A first validation of this new release of ABBAMPAU was tested on a real
case of forest fire (fig.1) in the territory of Villaputzu, Sardinia island,
August 22nd, 1998, (SALTUS, 1998-2000). This forest fire was a case
treated and monitored in the milieu of European Research Program
SALTUS, Environment and Climate, (1998-2000). The beginning time was
very nearly 12.30 and lasted less than 9 hours. The wind was in direction SE
at a rate 20-30 Km/h.

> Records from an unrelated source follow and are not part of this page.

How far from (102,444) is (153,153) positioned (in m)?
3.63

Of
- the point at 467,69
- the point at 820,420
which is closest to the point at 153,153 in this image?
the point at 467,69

The burnt area is approximately Km2 3.
The forest fire area in Fig. 1 is well evidenced by colours specifying the
different type of burnt vegetation:
- light-blue colour represents a vegetation of cistus, (on the left top, at the
starting point of forest fire);
- light-green colour represents the prevalent vegetation, maquis with cistus,
phillyrea and lentiscus;
- dark-green colour represents a forest of conifers with some oaks;
- chestnut colour represents a vegetation of maquis with junipers
The dotted lines individuate the roads. The roads on the left and on the
right of the initial area of the fire represents a barrier, because the human
Simulations of Forest Fires by Cellular Automata Modelling 7
intervention to limit the fire spread is easily performed in the zones adjacent
to roads.
Figure 1. The forest fire of Villaputzu, August 22nd, 1998.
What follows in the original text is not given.